Problems and tasks:
A. In the passage on Asian Trekking below, copy the text word for word, beginning at the words "Asian Trekking is" and stopping after the words "of the descent.".
B. How would you summarize the passage below about Asian Trekking in two sentences?
C. Answer these questions using the passage about Asian Trekking below:
(i) Who started the company?
(ii) How many large mountain expeditions per year was the company recorded as running in 2001?
(iii) Where did David Sharp die?

Passage given:

_ _ _ _ _

Asian Trekking is a commercial adventure company based out of Kathmandu, Nepal started by Sherpa Ang Tshering. In 2001, it was recorded that Asian Trekking ran 25 large mountain expeditions per year. Asian Trekking made international news in 2006 when four of its clients and two of its Sherpas died in a single season. One of their clients, David Sharp, died near the summit, and this event became the center of an international climbing ethics controversy. Founder of the company Ang said that climbers can die if they use all their energy getting to the summit of Mount Everest, only to be too fatigued of the descent.

_ _ _ _ _

Stored data:
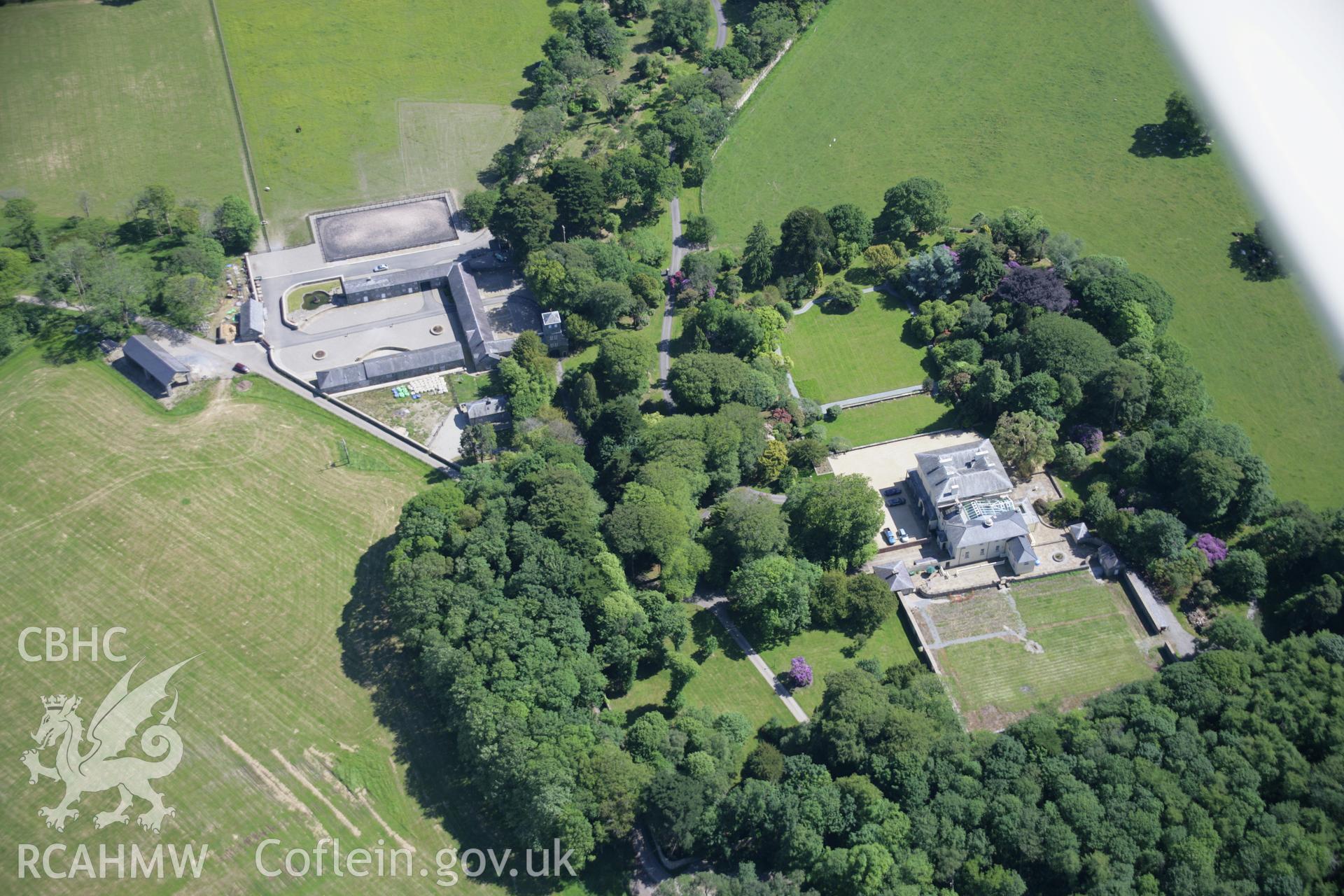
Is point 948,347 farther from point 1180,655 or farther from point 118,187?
point 118,187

_ _ _ _ _

Exercise answers:
A.
Asian Trekking is a commercial adventure company based out of Kathmandu, Nepal started by Sherpa Ang Tshering. In 2001, it was recorded that Asian Trekking ran 25 large mountain expeditions per year. Asian Trekking made international news in 2006 when four of its clients and two of its Sherpas died in a single season. One of their clients, David Sharp, died near the summit, and this event became the center of an international climbing ethics controversy. Founder of the company Ang said that climbers can die if they use all their energy getting to the summit of Mount Everest, only to be too fatigued of the descent.

B. Asian Trekking is a Kathmandu-based commercial adventure company started by Sherpa Ang Tshering, and in 2001 it was recorded running 25 large mountain expeditions per year. In 2006 four of its clients and two of its Sherpas died in a single season, and the death of client David Sharp near the summit set off an international controversy over climbing ethics.

C.
(i) Sherpa Ang Tshering
(ii) 25
(iii) Near the summit